- _Work to do_: Reproduce word for word the lines of the items from the line with "How large is" to the line with "0.88 meters", including both of those lines and nothing else.

- _Provided entries_:

________________________________________

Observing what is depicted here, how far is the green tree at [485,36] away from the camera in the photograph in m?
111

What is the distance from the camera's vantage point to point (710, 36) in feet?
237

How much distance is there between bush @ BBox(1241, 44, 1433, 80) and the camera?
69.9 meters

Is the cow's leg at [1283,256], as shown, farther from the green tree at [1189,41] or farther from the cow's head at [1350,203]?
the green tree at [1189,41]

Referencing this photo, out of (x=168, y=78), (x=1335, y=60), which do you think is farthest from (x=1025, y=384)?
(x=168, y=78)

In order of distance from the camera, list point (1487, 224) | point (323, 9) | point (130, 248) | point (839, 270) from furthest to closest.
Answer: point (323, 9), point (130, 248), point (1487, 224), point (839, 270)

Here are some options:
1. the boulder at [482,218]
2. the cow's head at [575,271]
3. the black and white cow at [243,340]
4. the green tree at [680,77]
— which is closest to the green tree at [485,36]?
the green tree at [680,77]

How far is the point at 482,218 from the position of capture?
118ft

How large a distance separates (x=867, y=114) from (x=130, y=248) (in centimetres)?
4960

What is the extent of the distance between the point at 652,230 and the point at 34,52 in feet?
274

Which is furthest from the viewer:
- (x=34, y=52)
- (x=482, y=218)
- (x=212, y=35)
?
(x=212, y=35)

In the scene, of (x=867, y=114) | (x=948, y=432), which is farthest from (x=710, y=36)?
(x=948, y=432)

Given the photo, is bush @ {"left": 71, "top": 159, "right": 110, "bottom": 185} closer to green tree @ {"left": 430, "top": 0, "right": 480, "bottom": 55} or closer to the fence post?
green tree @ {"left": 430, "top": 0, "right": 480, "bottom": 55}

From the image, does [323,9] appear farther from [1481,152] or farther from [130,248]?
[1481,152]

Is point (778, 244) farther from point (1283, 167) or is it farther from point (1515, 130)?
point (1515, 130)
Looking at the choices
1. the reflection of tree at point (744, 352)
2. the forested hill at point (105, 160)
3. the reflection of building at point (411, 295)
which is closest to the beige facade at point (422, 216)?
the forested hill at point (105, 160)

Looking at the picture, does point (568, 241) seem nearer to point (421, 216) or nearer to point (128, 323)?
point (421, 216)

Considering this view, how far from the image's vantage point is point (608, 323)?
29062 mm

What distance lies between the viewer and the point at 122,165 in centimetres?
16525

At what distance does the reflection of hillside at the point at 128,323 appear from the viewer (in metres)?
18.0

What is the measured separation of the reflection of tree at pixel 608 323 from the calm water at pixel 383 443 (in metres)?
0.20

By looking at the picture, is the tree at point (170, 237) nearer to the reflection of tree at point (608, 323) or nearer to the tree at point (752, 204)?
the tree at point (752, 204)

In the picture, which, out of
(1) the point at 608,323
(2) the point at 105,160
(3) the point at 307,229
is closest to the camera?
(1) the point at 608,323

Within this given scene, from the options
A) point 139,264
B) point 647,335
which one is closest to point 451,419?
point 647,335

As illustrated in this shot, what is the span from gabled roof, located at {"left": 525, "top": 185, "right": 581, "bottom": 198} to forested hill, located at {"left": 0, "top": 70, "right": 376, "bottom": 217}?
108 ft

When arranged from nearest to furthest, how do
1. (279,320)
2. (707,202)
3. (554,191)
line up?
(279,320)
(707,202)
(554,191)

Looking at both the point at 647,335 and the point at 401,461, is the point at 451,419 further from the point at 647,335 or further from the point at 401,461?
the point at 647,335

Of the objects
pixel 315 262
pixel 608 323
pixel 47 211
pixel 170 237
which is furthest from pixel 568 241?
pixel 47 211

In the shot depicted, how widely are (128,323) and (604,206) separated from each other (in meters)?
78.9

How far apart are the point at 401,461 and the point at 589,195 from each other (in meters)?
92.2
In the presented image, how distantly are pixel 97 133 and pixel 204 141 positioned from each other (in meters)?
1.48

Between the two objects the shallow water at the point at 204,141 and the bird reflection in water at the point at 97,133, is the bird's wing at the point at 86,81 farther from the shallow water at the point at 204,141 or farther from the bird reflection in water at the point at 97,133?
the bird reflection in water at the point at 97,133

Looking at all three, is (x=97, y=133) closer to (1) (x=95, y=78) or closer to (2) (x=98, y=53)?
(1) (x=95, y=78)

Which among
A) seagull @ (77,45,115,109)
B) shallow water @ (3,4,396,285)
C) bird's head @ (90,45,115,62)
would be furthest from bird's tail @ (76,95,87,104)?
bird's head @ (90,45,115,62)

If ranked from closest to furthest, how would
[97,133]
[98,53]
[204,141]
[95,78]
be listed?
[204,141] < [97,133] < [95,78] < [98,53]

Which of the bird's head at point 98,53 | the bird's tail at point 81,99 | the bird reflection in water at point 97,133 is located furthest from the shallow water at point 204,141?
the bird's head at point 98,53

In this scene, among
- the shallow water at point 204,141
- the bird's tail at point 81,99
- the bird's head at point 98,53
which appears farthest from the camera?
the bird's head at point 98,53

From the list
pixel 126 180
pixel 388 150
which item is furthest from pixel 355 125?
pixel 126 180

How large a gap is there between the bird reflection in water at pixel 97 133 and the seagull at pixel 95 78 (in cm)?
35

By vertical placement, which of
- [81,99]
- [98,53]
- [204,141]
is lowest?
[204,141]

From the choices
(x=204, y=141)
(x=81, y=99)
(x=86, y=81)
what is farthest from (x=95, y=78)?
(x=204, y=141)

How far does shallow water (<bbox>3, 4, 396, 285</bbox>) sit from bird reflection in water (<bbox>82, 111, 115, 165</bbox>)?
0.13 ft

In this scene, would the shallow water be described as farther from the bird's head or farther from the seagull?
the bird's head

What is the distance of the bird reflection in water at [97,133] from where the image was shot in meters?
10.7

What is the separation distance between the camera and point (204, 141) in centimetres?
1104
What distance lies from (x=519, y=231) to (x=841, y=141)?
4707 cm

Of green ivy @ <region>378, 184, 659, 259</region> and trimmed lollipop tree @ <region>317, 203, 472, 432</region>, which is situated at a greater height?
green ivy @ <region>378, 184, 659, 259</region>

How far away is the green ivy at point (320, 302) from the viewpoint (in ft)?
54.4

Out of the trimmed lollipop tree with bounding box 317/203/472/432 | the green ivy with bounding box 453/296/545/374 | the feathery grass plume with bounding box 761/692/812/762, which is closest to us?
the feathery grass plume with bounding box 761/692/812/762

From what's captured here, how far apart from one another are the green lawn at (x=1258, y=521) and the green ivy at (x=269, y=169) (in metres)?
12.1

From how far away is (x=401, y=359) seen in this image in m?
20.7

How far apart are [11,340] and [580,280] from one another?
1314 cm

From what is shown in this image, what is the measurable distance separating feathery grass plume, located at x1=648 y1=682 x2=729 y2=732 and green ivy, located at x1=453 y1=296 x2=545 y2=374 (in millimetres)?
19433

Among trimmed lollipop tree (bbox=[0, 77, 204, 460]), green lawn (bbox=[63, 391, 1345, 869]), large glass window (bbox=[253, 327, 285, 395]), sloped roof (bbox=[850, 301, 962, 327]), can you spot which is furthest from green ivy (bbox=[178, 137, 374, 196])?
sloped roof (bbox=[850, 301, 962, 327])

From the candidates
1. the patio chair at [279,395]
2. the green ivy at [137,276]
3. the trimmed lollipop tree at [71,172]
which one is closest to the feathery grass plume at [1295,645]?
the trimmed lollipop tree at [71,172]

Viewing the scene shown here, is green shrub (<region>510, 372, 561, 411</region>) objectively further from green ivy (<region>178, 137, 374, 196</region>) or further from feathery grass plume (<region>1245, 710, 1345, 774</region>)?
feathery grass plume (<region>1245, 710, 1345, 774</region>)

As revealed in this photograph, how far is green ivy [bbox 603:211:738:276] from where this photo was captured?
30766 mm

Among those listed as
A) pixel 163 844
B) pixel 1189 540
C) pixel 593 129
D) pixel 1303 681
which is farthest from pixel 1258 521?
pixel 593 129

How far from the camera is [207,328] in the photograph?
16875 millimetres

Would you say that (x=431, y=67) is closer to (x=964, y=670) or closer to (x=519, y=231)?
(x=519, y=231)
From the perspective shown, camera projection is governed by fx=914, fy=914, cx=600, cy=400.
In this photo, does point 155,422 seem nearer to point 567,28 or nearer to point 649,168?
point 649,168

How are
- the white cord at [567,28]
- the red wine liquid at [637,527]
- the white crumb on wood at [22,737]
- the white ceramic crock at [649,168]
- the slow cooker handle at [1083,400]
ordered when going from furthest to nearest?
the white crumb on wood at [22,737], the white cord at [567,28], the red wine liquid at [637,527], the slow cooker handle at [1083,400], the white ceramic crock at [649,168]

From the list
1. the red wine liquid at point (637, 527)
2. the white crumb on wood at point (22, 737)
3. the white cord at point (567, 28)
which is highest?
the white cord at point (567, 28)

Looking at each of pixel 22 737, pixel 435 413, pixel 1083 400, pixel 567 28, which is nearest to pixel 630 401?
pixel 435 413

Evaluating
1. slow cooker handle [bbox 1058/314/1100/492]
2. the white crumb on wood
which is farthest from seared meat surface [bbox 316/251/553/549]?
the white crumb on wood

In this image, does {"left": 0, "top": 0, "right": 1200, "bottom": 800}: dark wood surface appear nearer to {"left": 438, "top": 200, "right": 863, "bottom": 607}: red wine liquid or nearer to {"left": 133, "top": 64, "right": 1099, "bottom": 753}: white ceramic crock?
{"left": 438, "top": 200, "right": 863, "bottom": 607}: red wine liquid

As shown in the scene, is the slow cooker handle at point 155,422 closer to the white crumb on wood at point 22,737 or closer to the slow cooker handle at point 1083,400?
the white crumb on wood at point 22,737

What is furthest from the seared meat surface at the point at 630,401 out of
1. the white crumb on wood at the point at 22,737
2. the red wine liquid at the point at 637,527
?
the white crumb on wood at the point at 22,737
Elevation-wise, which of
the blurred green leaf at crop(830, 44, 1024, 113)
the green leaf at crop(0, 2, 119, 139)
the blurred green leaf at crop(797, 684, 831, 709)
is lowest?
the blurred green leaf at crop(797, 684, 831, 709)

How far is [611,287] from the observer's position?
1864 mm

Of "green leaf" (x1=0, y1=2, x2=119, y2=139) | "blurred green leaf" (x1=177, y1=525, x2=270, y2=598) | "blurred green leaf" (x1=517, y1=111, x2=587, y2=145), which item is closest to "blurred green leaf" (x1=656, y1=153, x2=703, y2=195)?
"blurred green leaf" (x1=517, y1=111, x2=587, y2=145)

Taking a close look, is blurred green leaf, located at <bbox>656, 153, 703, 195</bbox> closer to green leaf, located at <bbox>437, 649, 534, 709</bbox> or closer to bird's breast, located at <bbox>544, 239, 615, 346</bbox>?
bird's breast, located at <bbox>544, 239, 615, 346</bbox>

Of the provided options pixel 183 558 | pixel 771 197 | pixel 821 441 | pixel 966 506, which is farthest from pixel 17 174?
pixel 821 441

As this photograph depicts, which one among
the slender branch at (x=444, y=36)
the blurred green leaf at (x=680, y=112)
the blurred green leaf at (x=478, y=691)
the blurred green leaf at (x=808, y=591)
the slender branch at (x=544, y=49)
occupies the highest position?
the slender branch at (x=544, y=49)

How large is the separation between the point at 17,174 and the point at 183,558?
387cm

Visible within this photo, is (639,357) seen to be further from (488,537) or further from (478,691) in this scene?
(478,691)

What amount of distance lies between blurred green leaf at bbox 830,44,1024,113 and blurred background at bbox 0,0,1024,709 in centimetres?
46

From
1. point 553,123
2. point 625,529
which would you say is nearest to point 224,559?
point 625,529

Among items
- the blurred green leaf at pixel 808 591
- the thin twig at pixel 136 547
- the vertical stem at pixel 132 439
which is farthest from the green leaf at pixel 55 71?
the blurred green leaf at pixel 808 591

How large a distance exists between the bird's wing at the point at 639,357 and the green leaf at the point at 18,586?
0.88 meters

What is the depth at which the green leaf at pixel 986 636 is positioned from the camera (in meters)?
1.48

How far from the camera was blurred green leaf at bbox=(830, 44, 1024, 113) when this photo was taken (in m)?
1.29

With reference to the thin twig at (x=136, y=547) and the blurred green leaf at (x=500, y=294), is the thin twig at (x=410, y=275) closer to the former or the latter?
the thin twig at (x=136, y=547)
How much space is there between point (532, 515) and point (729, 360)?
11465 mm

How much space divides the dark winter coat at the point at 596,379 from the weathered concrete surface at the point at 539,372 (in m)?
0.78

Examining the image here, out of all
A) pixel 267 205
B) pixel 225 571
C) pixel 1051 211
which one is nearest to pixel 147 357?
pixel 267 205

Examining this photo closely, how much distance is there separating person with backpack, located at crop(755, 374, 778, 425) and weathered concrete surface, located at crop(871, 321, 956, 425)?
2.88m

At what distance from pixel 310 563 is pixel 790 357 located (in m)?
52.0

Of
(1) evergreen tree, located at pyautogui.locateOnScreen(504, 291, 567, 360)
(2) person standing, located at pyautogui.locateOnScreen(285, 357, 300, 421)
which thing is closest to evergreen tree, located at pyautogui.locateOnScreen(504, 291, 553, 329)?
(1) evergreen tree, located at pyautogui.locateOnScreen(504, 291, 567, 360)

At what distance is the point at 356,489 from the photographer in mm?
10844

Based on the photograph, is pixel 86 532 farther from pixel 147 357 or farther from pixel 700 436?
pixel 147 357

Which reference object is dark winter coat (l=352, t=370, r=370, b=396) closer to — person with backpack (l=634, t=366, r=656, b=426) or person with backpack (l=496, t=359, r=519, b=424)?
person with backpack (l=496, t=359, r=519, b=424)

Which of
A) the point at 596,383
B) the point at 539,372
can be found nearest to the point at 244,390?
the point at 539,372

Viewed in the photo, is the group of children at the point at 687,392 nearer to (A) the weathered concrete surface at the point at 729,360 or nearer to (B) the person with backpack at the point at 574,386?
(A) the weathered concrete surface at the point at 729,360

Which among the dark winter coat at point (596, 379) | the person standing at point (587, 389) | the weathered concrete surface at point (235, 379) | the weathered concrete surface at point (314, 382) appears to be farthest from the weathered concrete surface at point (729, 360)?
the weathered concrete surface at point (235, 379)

________________________________________

- _The completed task_:
How large is the separation between the point at 17,174 and the point at 183,558?
387cm

Visible within this photo, is (639,357) seen to be further from (488,537) or further from (478,691) in this scene?
(478,691)

What amount of distance lies between blurred green leaf at bbox 830,44,1024,113 and blurred background at bbox 0,0,1024,709 in centimetres?
46

From
1. point 553,123
2. point 625,529
which would you say is nearest to point 224,559?
point 625,529

Among items
- the blurred green leaf at pixel 808 591
- the thin twig at pixel 136 547
- the vertical stem at pixel 132 439
which is farthest from the green leaf at pixel 55 71?
the blurred green leaf at pixel 808 591

How large a distance exists between the bird's wing at the point at 639,357 and the green leaf at the point at 18,586?
0.88 meters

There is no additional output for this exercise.